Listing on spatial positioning
——

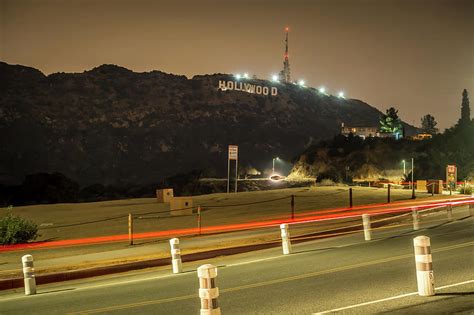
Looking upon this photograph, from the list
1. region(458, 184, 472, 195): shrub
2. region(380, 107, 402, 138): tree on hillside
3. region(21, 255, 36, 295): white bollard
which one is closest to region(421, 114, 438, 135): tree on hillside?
region(380, 107, 402, 138): tree on hillside

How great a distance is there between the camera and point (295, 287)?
442 inches

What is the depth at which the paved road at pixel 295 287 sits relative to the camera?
30.9ft

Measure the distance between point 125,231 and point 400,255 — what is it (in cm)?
1658

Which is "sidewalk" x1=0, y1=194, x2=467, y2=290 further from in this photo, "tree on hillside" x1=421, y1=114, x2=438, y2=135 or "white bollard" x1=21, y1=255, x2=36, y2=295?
"tree on hillside" x1=421, y1=114, x2=438, y2=135

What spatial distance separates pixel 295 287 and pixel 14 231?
15842 millimetres

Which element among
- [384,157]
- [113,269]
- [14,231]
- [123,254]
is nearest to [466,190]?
[14,231]

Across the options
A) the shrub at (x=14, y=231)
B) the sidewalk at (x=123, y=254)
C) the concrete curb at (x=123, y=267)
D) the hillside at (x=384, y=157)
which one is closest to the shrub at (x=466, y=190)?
the sidewalk at (x=123, y=254)

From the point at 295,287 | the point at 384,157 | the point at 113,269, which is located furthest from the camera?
the point at 384,157

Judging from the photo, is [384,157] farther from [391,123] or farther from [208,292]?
[208,292]

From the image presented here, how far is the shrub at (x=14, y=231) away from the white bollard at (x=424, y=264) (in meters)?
18.3

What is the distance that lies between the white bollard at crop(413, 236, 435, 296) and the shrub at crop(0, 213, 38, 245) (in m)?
18.3

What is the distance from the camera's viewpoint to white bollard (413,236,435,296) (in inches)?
356

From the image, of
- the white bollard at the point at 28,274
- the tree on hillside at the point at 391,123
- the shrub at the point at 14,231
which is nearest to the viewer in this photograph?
the white bollard at the point at 28,274

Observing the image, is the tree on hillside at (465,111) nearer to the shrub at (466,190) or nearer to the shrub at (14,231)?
the shrub at (466,190)
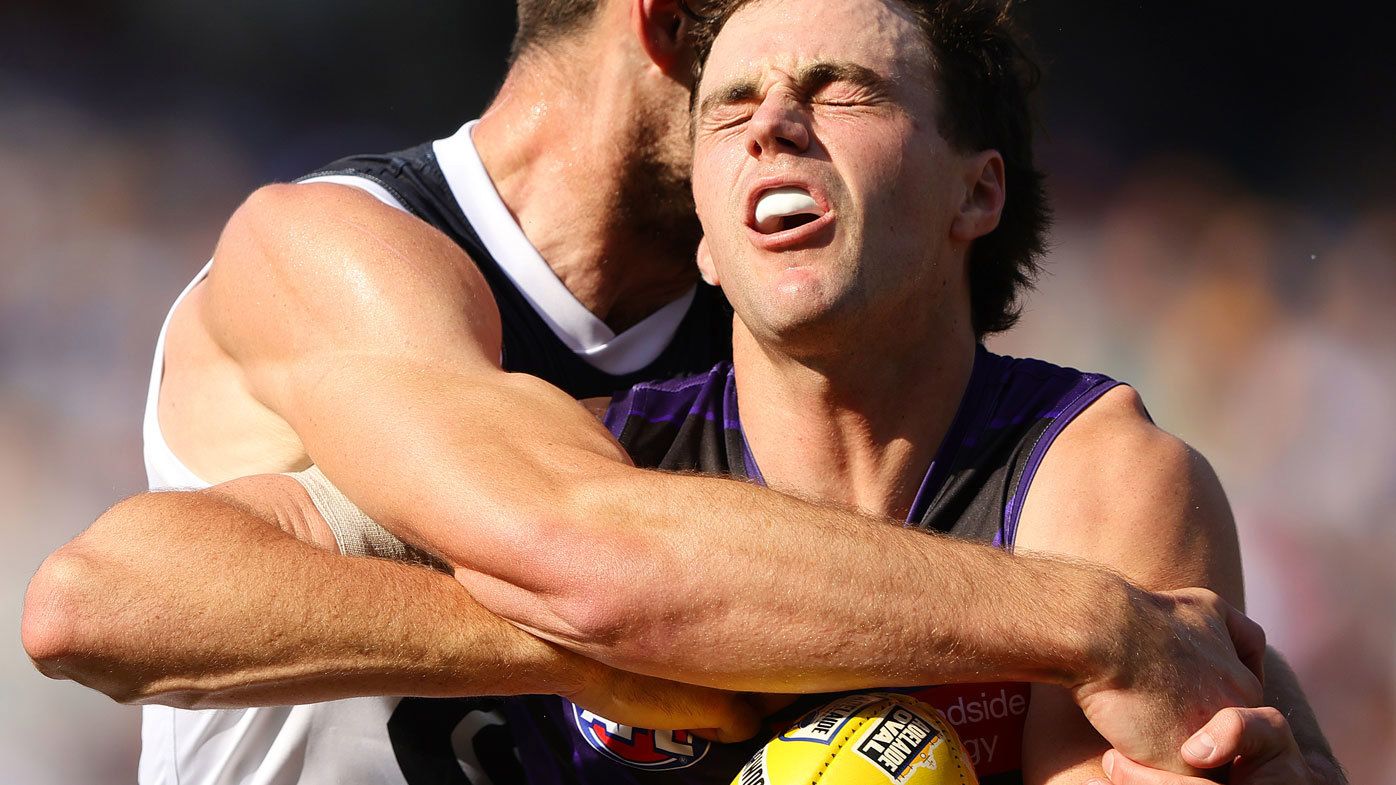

——

> AIM OF THE EXERCISE: Put the listing above into a JSON list of strings, one string per line, with blank lines and the pictures left out.

> SOLVED EXERCISE:
[
  "Looking upon this photograph, from the list",
  "1. region(458, 184, 472, 195): shrub",
  "2. region(380, 107, 402, 138): tree on hillside",
  "3. region(21, 255, 36, 295): white bollard",
  "which one is closest to region(421, 114, 438, 135): tree on hillside?",
  "region(380, 107, 402, 138): tree on hillside",
  "How great a distance is there between the camera and point (295, 287)?",
  "442 inches",
  "What is the depth at which the paved road at pixel 295 287 sits relative to the camera?",
  "30.9ft",
  "Measure the distance between point 125,231 and point 400,255 — what is it (in cm)?",
  "1658",
  "Which is \"sidewalk\" x1=0, y1=194, x2=467, y2=290 further from in this photo, \"tree on hillside\" x1=421, y1=114, x2=438, y2=135 or \"white bollard\" x1=21, y1=255, x2=36, y2=295?",
  "\"tree on hillside\" x1=421, y1=114, x2=438, y2=135",
  "What spatial distance separates pixel 295 287 and pixel 14 231?",
  "15842 millimetres",
  "Which element among",
  "- [384,157]",
  "- [113,269]",
  "- [14,231]",
  "- [123,254]",
  "is nearest to [466,190]?",
  "[14,231]",
  "Across the options",
  "A) the shrub at (x=14, y=231)",
  "B) the sidewalk at (x=123, y=254)",
  "C) the concrete curb at (x=123, y=267)",
  "D) the hillside at (x=384, y=157)",
  "which one is closest to the shrub at (x=466, y=190)?",
  "the sidewalk at (x=123, y=254)",
  "From the point at 295,287 | the point at 384,157 | the point at 113,269, which is located furthest from the camera?",
  "the point at 384,157",
  "Judging from the photo, is [384,157] farther from [391,123] or farther from [208,292]?",
  "[208,292]",
  "From the image presented here, how far is the shrub at (x=14, y=231) away from the white bollard at (x=424, y=264) (in meters)?",
  "18.3",
  "What is the distance that lies between the white bollard at crop(413, 236, 435, 296) and the shrub at crop(0, 213, 38, 245) (in m)?",
  "18.3",
  "What is the distance from the camera's viewpoint to white bollard (413,236,435,296) (in inches)?",
  "356",
  "From the image, of",
  "- the white bollard at the point at 28,274",
  "- the tree on hillside at the point at 391,123",
  "- the shrub at the point at 14,231",
  "which is nearest to the viewer in this photograph?",
  "the white bollard at the point at 28,274",
  "Observing the image, is the tree on hillside at (465,111) nearer to the shrub at (466,190) or nearer to the shrub at (14,231)?",
  "the shrub at (466,190)"
]